The UK is now in a recession in all but name. Economic output dropped by 0.5% in the three months to 1 October – the first time it has fallen since the dark days of 1992 – and a second fall in the final quarter of 2008 is likely. Greg Pitcher asked senior labour market figures what the government should do to help employers through the hard times ahead.
John Philpott chief economist, Chartered Institute of Personnel and Development
“With unemployment rising sharply, and both the prime minister and the business secretary warning that the emerging recession will have a further significant impact on jobs, it is time for direct policy action to limit the scale of job losses.
Employer NI costs
“There are limits on the efficacy of public infrastructure projects, which the government seems to prefer generalised tax cuts of the kind that appeal to its critics and welfare-to-work measures targeted at those people who are already jobless, which politicians of all persuasions support. All have their place, but none has a clear or immediate impact on sustaining levels of employment in a severe economic downturn.
“A preferable alternative would be a time-limited cut in employer National Insurance contributions, targeted at employers in the private or voluntary sectors to enable them to retain and to provide training for any member of staff who would otherwise be made redundant because of short-term trading difficulties.
“The size of the tax cut could be set as equivalent to the average cost of unemployment to the Exchequer – taking into account benefit payments and lost tax revenue – which would limit the cost to the public purse.
“Unlike other ways of protecting jobs, this would not adversely affect employers’ willingness to hire staff, and could be withdrawn once the economy starts to recover.
“The chancellor should give urgent consideration to this or similar measures in his forthcoming pre-Budget report.”
David Yeandle, head of employment policy, EEF
“There is a window of opportunity to implement short-term measures to reduce the costs facing businesses, provide temporary additional support for investment, and to postpone measures that might add to the regulatory burden.
“Specifically, this includes: a reversal in the planned increase in the tax rates of small companies, which ought to be frozen at 20% until 2010 at the earliest a rise in the annual investment allowance for capital goods – from £50,000 to £250,000 – for a period of 18 months and a postponement of the planned increases in the landfill tax and the aggregates and climate change levies.
Too many laws
“Finally, to keep the regulatory burden to a minimum, the introduction of new employment and environmental regulations currently in the pipeline should be delayed. In particular, the extension of the right to request flexible working, which many companies are currently finding problematic, should be postponed.
“Companies need to be able to maximise the flexibility of their operations, and an extension to this right will put up barriers.
“Clearly, life will be tougher for manufacturers in the next 12 months. However, since the turn of the century, there has been a substantial improvement in manufacturers’ performance, and there is no reason to think this will not continue to bear fruit in a leaner, more dynamic sector, which will emerge from the current difficult period ready to take advantage of the upturn.”
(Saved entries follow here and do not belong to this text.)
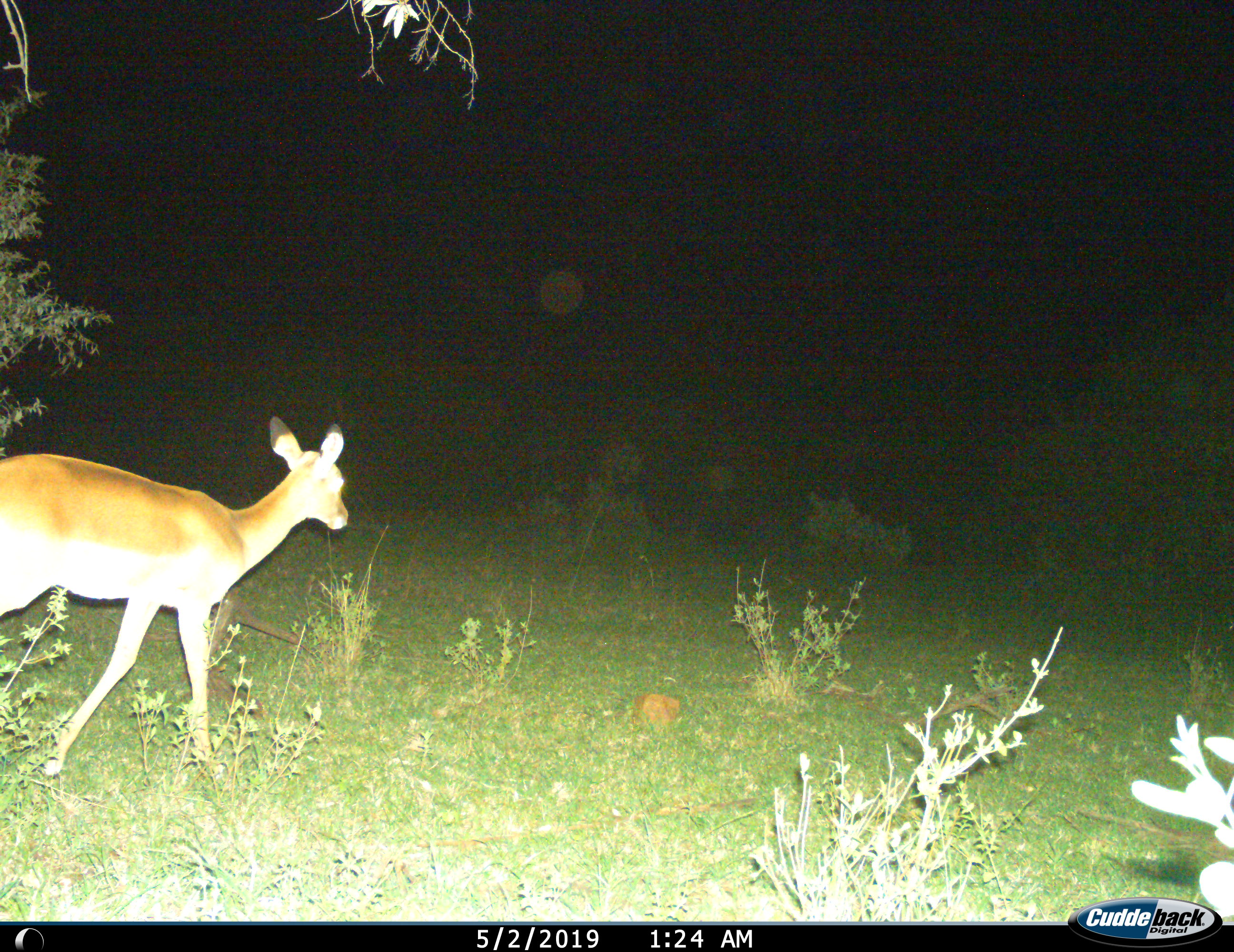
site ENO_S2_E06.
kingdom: Animalia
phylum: Chordata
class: Mammalia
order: Artiodactyla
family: Bovidae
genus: Aepyceros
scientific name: Aepyceros melampus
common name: impala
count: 1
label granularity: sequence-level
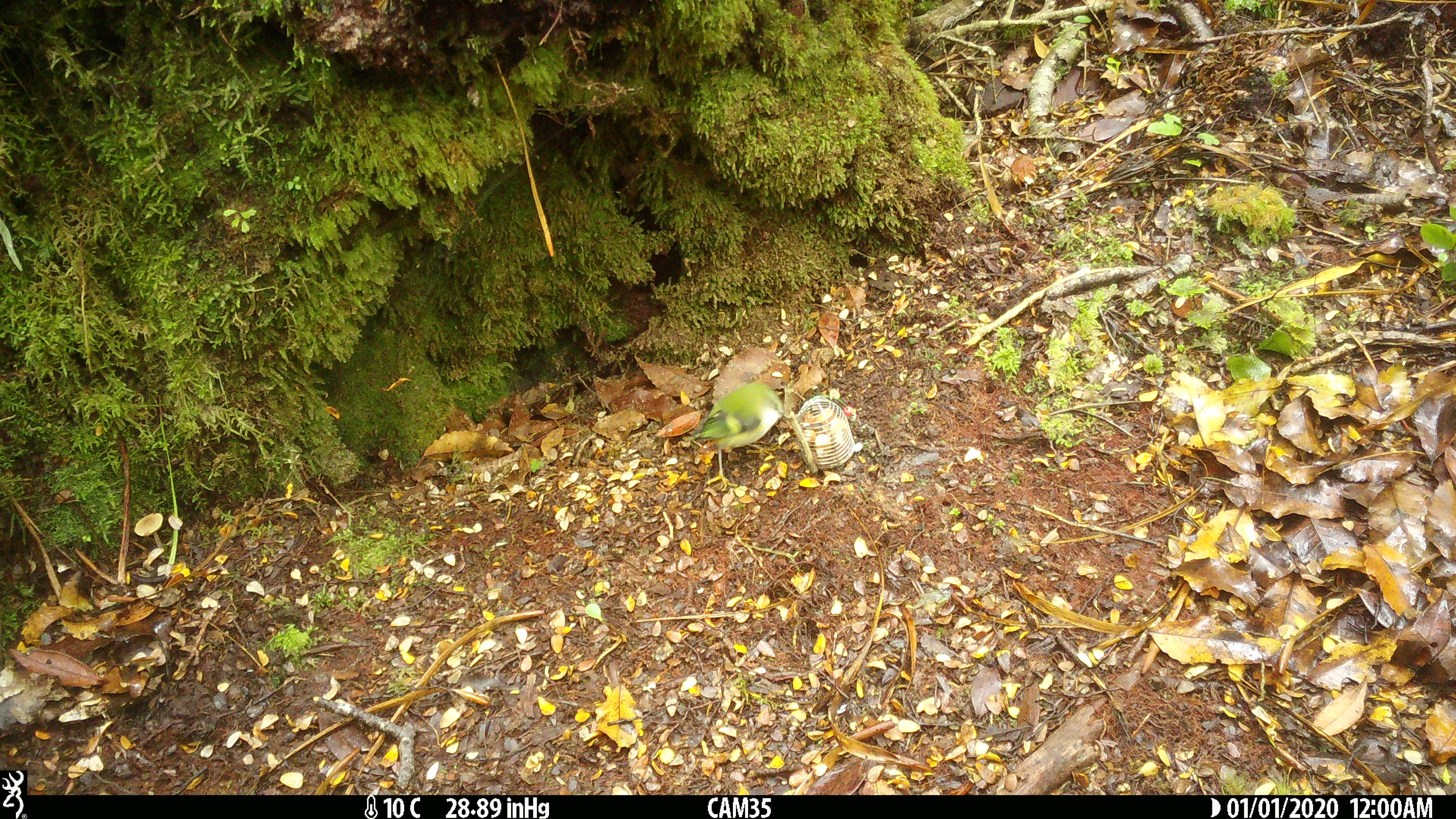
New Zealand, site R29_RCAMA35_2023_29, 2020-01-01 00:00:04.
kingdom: Animalia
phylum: Chordata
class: Aves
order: Passeriformes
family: Acanthisittidae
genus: Acanthisitta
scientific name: Acanthisitta chloris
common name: rifleman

Derek Simpson, joint general secretary, Unite
“We need action to halt redundancies. UK workers are the cheapest, and easiest, to sack in Europe. This must end. We need to keep people in work, and keep jobs in our communities, which is why we need our government to be batting for more support for UK businesses at a European level.
“The personal costs of joblessness need addressing too, beginning with an urgent update of statutory redundancy pay – the level of which has stood still for decades. We also need an immediate introduction of legislation to protect agency workers, who are the cheapest and easiest of all to throw onto the scrapheap.
“To energise the economy, we need a further cut in the interest rate, alongside a massive programme of national investment -whereby the government uses its power of procurement to safeguard skills and create jobs. The Bank of England should also be tasked with considering unemployment alongside inflation when it sets the interest rate.
Public sector pay
“The pitiful low pay of our public servants must be addressed, not only because this is the right thing to do, but also to help millions of struggling workers and to support consumer spending in the wider economy. Payment for this should come from a fairer, more progressive tax regime.
“Ultimately, we want to see the same urgency, courage and decisiveness showed by the prime minister and chancellor in keeping our banks in business, used to support jobs and our communities.”